▶ [EXERCISE TASK] Copy the lines of the data below word for word, everything from the line containing "Among the given items" down to the line containing "17715 millimetres", both included.

Spatial relation data
BEGIN
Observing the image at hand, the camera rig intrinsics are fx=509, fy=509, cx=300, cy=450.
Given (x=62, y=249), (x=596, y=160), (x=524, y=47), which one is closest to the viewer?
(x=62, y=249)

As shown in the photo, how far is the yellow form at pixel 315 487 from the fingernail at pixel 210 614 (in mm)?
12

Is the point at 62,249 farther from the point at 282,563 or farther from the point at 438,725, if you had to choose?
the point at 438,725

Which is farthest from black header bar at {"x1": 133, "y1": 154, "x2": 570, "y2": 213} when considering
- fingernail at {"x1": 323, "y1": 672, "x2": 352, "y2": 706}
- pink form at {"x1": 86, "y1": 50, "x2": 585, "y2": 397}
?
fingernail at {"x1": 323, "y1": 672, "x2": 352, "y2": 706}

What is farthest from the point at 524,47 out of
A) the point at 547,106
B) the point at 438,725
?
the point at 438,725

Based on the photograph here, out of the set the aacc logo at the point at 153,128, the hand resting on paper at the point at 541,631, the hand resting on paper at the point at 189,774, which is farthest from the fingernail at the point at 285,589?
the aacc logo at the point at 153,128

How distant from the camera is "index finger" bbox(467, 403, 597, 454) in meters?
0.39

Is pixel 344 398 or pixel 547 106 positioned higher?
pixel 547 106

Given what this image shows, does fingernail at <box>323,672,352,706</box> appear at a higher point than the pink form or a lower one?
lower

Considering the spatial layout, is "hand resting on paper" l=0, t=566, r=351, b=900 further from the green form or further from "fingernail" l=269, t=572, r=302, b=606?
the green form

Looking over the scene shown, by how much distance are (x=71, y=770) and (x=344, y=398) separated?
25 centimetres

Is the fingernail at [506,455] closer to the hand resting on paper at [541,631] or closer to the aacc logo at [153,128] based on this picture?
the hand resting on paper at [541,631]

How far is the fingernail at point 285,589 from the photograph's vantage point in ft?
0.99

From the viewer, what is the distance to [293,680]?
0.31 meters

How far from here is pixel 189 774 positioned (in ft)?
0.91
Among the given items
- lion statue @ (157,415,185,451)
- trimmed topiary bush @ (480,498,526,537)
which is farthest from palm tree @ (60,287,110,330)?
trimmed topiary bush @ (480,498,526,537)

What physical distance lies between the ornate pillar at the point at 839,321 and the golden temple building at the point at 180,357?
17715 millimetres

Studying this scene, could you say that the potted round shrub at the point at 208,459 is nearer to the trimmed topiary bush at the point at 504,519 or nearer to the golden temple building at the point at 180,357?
END
▶ [SOLUTION]
Among the given items
- lion statue @ (157,415,185,451)
- trimmed topiary bush @ (480,498,526,537)
which is farthest from palm tree @ (60,287,110,330)?
trimmed topiary bush @ (480,498,526,537)

What physical distance lies between the ornate pillar at the point at 839,321 and the golden temple building at the point at 180,357?
17715 millimetres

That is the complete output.